银色面具的神秘男人被上官静梅推倒在地,‘砰’的一声,后脑勺砸在地面上。
上官静梅心虚的缩缩肩膀,低垂着脑袋快速的清理自己,不敢看男人冒着火花的冰冻目光。
“对不起!我真不是有意的!”
知错能改是她一直的优点。
“我也不想点你穴道,谁让你武功太高强,我怕刚解了毒就被你一掌劈死。所以,只能先下手为强了!”
男人露在面具外的双眼冒着火光,望着蓝色的天空就像盯着上官静梅,若是可能,真想将这个该死的女人烧成灰烬。
不是有意的,却是故意的!
否则,那家的女子会如此的大胆,就算是暴毙而亡,也不能做出这种欺男的强盗事情来。
显然,男人是忘记了,这一切都是他默认暗许的。
在狼狈不堪的少女如精灵一般闯入巷子的瞬间,那巴掌大的小脸上带着惊喜和纠结的望向他时,一向洁身自好的他,便有了用她当解药的想法。
当少女浑身颤抖着轻吟出声,伸手取下额间染血的手绢遮住小脸,蹒跚着脚步小心翼翼的接近他,双如星辰般明亮的眼睛闪过忐忑、歉意、以及绝决之时,他便猜到少女的窘境,瞬间做出顺水推舟的决定。
只是没想到,草包大小姐居然给了他如此多的‘惊喜’。
“那个,今天这事你也不吃亏,你就当被狗咬了一口!”
上官静梅穿戴皱得不像话的长裙,如是说,漆黑的眸子不经意的瞄到男子身上那墨色长袍,上面那些斑斑痕迹,以及那抹羞人的深色。
‘轰’的一声,她手绢下的小脸如烧红一般的滚烫。
她鬼使神差的伸手将男人腰间的独特玉佩给取了下来。
“那个啥,这玉佩挺独特的,就当作是你技术太差,弄痛我的赔偿,我要了!”
男人面具下的薄唇轻抿,深邃暗沉的目光闪过一抹冰冷的杀意。
在瞧见好似真不在意失去贞洁,兴致勃勃的把玩着玉佩的少女,那闪闪发亮的双眼含着真正的喜悦,杀意瞬间消失不见。

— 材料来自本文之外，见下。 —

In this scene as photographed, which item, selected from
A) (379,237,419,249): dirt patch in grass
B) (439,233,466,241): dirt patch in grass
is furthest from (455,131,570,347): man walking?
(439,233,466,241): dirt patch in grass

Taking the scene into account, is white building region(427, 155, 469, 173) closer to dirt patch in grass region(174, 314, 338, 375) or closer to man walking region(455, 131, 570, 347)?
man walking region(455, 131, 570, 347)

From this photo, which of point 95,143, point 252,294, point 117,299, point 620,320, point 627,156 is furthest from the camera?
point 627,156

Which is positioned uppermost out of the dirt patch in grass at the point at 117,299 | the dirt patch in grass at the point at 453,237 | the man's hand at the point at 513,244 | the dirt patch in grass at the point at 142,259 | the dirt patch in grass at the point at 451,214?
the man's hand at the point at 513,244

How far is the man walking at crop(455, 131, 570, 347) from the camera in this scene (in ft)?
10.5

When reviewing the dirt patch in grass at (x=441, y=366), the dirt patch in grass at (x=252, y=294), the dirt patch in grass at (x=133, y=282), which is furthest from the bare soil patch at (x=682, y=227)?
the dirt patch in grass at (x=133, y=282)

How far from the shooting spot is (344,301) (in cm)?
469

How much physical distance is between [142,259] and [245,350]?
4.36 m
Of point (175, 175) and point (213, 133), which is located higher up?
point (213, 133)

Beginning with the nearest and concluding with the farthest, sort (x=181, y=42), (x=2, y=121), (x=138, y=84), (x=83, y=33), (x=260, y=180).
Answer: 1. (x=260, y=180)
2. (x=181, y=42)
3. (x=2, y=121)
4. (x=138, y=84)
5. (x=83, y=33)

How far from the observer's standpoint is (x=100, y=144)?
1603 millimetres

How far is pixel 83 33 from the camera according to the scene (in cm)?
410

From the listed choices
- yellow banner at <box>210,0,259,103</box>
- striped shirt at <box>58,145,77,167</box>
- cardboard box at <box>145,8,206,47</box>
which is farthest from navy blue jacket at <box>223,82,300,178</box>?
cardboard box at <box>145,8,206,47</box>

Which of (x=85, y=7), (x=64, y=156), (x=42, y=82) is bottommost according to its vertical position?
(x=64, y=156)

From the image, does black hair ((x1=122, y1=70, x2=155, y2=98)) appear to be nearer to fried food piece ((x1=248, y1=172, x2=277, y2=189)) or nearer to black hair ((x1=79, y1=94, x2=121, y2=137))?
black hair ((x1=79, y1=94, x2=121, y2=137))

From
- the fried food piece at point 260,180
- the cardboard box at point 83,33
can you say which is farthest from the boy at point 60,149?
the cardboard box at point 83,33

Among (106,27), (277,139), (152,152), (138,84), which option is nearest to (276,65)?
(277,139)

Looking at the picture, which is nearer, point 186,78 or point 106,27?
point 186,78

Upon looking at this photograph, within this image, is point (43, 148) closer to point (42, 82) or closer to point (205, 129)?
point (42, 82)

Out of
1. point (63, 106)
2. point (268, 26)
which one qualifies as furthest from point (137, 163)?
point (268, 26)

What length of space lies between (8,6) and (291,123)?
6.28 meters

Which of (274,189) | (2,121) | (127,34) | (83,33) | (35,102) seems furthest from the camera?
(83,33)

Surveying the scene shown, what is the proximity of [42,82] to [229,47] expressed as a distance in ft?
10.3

难道,是他猜错了,这女人是真的喜欢这个玉佩,而不是别有用心的人安排的奸细。
就算她不是敌人,也是个无耻之极的女人。
上官静梅感觉到男人鄙视的目光,也觉得自己挺无耻的。
她怕被人抢一样,迅速将玉佩收入怀中,忍着快散架一般的痛苦,跳着脚转身就跑。
那别扭的姿态,如风一般的速度,看起来像只苍惶逃跑的大猩猩。
上官静梅很清楚,她能一二再的偷袭成功,一是男人轻视她是弱女子,二是男子……,而她突其不意的出手。
据她猜测,这神秘男人的内力深厚武功高强,否则,不会短短的时间内便冲开穴道。
此时不跑,更待何时!
“砰,要命!”
‘砰’的一道撞击声起,从巷子转角处传来,接着便是少女低声的的抱怨痛呼出声。
银色面具的男子幽幽的坐起身,正好瞧见上官静梅刹车不及,小身板猛的撞上转角的石墙。
再然后,便瞧见那衣衫不整的蒙面少女,小手捂着胸口位置,如兔子般跑没了影。
神秘男子嘴角勾起一抹弧度,一声低笑从他口中溢出。
真是个大胆又愚蠢的女人。
男子掀开掀开满是痕迹的墨袍,随手扔在一旁,优雅从容的站起身,露出不知道什么时候穿好的亵·衣裤,同样满是欢愉后的痕迹。
“出来!”
低不可闻的笑声迅速收敛,冰冷无情的声音取而代之,浑厚有力带着点性感的沙哑。
几道黑色蒙面身影,在话音刚落,便出现在神秘男人面前,恭敬的单膝跪地,“爷!”
其中一人手捧着一件全新的墨色长袍,与被抛在地上的那件极为相似。
神秘男子伸手接过长袍,迅速而优雅的穿戴整齐。
“把那件袍子烧了!半个时辰后,我要知道关于丞相府大小姐上官静梅的一切,卫金亲自去办!”
“是!”捧着衣服的黑衣蒙面应声,起身后,正想伸手去捡满是痕迹的袍子,却瞧见主子白晰的大手伸来,立刻恭敬的退后两步。
神秘男人没有做任何的解释,伸手捡起被扔掉的袍子,将暗红色的那一团折进里面,眉头皱成一团。
“回府!”
男人话音未落,已然飞身离去,四名黑衣蒙面人紧随其后。